Francesco Schettino, l'ex comandate della Costa Concordia, rinuncia alla semilibertà. È quanto annunciato dal suo difensore, Francesca Carnicelli. «Questa mattina abbiamo rinunciato - annuncia - perché ci sono state difficoltà con la proposta lavorativa che era stata sottoposta al tribunale di Sorveglianza di Roma».
Schettino è stato condannato in via definita a 16 anni per la tragedia del 2012 quando morirono 32 persone.
La sopravvissuta: «Vivrà per sempre con il peso della tragedia»
Una scelta che non è però definitiva: l'uomo che era al comando della nave che la notte tra l'11 e il 12 gennaio di 13 anni fa andò contro gli scogli dell'Isola del Giglio potrebbe, infatti, tornare a sollecitare la semilibertà. «In futuro se ci risaranno i presupposti per poterla proporre di nuovo lo faremo», aggiunge il difensore.
Schettino rinuncia alla semilibertà
Il procedimento è stato chiuso: il tribunale si è pronunciato con il non luogo a provvedere alla luce della decisione del detenuto.
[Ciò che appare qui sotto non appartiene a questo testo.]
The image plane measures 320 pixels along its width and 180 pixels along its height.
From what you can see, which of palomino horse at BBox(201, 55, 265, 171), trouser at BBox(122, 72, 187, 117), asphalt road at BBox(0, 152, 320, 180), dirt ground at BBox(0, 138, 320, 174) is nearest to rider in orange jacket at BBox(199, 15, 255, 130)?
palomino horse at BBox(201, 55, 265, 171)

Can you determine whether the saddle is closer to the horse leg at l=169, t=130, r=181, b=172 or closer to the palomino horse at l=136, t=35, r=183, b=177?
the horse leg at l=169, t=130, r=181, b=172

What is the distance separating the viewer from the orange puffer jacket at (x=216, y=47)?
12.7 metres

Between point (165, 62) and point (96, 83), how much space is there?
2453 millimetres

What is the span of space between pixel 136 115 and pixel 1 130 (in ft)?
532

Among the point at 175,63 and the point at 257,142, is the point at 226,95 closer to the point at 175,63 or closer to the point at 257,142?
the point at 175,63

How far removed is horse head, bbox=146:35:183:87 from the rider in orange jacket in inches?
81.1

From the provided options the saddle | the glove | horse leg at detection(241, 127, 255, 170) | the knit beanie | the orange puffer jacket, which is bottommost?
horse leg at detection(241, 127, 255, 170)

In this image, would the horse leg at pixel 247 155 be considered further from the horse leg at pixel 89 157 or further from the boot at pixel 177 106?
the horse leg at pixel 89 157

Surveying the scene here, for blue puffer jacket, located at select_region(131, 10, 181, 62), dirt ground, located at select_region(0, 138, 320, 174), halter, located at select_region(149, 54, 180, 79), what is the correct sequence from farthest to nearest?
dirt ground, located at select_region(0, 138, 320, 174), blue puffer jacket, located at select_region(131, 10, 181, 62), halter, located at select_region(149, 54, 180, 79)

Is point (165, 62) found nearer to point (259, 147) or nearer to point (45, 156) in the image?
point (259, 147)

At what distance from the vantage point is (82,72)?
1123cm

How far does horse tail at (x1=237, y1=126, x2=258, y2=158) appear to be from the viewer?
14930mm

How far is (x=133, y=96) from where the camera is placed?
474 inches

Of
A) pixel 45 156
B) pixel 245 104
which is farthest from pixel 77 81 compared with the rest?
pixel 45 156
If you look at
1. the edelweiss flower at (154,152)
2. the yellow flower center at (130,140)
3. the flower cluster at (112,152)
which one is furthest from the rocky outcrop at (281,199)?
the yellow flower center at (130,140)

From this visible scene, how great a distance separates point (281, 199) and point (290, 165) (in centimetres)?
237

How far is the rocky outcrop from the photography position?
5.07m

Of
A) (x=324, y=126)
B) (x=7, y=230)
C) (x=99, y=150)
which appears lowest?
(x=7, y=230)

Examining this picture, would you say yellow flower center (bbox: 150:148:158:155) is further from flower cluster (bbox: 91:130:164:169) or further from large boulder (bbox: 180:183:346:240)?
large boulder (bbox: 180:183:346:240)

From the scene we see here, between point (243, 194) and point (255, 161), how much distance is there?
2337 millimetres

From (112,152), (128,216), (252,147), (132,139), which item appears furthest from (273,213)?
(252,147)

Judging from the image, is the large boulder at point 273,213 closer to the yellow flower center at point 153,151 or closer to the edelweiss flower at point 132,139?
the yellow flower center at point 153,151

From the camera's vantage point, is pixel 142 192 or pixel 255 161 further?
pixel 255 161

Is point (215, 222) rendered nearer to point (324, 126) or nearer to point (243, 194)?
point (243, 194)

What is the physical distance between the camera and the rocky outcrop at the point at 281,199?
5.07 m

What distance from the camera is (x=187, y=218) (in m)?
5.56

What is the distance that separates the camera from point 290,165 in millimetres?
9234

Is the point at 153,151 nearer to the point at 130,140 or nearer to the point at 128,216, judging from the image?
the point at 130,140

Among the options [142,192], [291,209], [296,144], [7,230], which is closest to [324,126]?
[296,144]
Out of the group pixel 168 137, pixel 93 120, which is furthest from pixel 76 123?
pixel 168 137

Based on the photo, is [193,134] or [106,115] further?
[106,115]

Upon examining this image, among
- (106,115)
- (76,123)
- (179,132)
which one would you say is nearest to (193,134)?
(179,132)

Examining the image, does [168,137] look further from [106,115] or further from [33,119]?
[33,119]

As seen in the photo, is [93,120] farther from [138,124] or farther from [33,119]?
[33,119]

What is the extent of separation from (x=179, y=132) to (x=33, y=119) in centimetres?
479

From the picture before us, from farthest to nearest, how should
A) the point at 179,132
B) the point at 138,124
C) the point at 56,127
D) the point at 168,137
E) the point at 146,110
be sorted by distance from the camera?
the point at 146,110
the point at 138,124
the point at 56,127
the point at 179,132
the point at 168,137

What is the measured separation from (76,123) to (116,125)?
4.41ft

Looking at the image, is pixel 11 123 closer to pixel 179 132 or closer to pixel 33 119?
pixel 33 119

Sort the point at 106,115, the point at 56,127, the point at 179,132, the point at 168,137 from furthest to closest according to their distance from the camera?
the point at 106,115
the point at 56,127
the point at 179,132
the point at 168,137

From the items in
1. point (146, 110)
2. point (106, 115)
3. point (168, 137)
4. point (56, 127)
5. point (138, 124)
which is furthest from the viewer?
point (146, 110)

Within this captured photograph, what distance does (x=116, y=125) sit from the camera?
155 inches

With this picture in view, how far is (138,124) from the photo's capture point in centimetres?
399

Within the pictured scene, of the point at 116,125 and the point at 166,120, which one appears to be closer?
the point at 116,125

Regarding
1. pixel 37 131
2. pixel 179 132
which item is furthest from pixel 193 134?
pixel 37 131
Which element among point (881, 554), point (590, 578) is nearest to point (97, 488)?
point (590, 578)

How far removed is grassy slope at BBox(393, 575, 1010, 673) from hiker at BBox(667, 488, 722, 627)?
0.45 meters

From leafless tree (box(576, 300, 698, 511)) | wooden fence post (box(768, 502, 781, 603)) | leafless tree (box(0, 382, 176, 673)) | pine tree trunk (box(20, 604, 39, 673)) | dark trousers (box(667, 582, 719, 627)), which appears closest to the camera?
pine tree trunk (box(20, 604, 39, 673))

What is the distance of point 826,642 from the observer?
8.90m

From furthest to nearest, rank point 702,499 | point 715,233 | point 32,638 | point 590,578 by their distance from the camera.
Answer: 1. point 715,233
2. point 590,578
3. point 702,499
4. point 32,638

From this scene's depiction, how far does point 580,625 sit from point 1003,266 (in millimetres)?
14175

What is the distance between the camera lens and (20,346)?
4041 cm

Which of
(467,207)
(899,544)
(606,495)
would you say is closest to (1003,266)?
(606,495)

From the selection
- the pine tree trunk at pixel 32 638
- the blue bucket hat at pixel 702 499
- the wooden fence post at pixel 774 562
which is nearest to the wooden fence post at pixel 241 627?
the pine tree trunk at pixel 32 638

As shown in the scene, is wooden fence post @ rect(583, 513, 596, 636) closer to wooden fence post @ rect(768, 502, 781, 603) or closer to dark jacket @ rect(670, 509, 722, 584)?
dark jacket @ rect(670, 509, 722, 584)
Nelle scorse settimane era emerso che Schettino avrebbe potuto svolgere attività lavorativa presso la Fabbrica di San Pietro, per occuparsi, nell'ambito del progetto 'Seconda Chance', della digitalizzazione del patrimonio culturale. La Santa Sede infatti ha aderito a un progetto per consentire il lavoro all'esterno del carcere per i detenuti ammessi alla semilibertà, e il protocollo firmato tra l'associazione e il Vaticano prevede proprio il lavoro all'esterno dell'istituto di pena come strumento per il reinserimento nella società dei detenuti. Ma secondo quanto dichiarato dal difensore potrebbero essere sorti problemi proprio su questa opzione.
La condanna
L'ex comandante della Costa Concordia è recluso nel carcere di Rebibbia dal 13 maggio 2017, dopo la sentenza che lo ha condannato per omicidio colposo plurimo, lesioni colpose, naufragio colposo e abbandono dell'imbarcazione. Il 12 gennaio 2013, infatti, nel naufragio di fronte all'Isola del Giglio, persero la vita 32 persone, vittime di quello che divenne il celebre «inchino» di fronte l'abitato, a ridosso della costa. La vicenda giudiziaria, che ebbe un grandissimo clamore mediatico anche all'estero, comincia proprio a pochi giorni dal disastro, il 16 gennaio, quando Schettino venne arrestato. Il comandante finì prima in carcere e poi ai domiciliari (confermati poi in Cassazione).
La revoca dei domiciliari
Il giorno successivo venne poi diffusa la telefonata con il capitano della Capitaneria di Livorno, Gregorio De Falco: l'ordine di quest'ultimo a Schettino, quel «vada a bordo, c....», fece il giro del mondo. Il 5 luglio dello stesso anno vennero revocati i domiciliari per il comandante, per il quale restò però l'obbligo di dimora a Meta di Sorrento. Sul finire dell'anno, il 20 dicembre, si chiusero le indagini: 8 gli indagati, compreso Schettino stesso. Per lui le accuse furono di omicidio plurimo colposo, naufragio, abbandono di persone incapaci di provvedere a se stesse, abbandono di omicidio nave e omessa comunicazione dell'incidente alle autorità marittime. Il 22 maggio 2013 il gup rinviò a giudizio Schettino revocando l'obbligo di dimora.
Il patteggiamento
A luglio le prime condanne: cinque coimputati patteggiarono pene tra un anno e 6 mesi e due anni e 10 mesi. Il 15 febbraio 2015 arrivò la condanna a 16 anni, confermata poi anche dalla corte d'appello di Firenze. La sentenza è diventata definitiva il 12 maggio 2017 in Cassazione. Nell'ambito del processo Costa Crociere patteggiò una sanzione da un milione di euro. Schettino si costituì nel carcere di Rebibbia e da allora non fece più trapelare notizie, dichiarazioni o informazioni. Durante la reclusione ha mantenuto una condotta tale che gli ha consentito di usufruire di permessi premio e di un lavoro all'interno del carcere. Dal 2020, inoltre, ha lavorato alla digitalizzazione di alcuni processi. Il legale ha presentato l'istanza per la semilibertà e sono state celebrate quattro udienze, tutte rinviate per approfondimenti da parte dei giudici. Martedì si attende la decisione da parte del tribunale di Sorveglianza. Nel caso in cui venisse concessa la semilibertà, Schettino potrebbe lasciare il carcere durante il giorno per un lavoro esterno. «Quello che possiamo fare - il commento dell'avvocato Astarita - è aspettare con fiducia».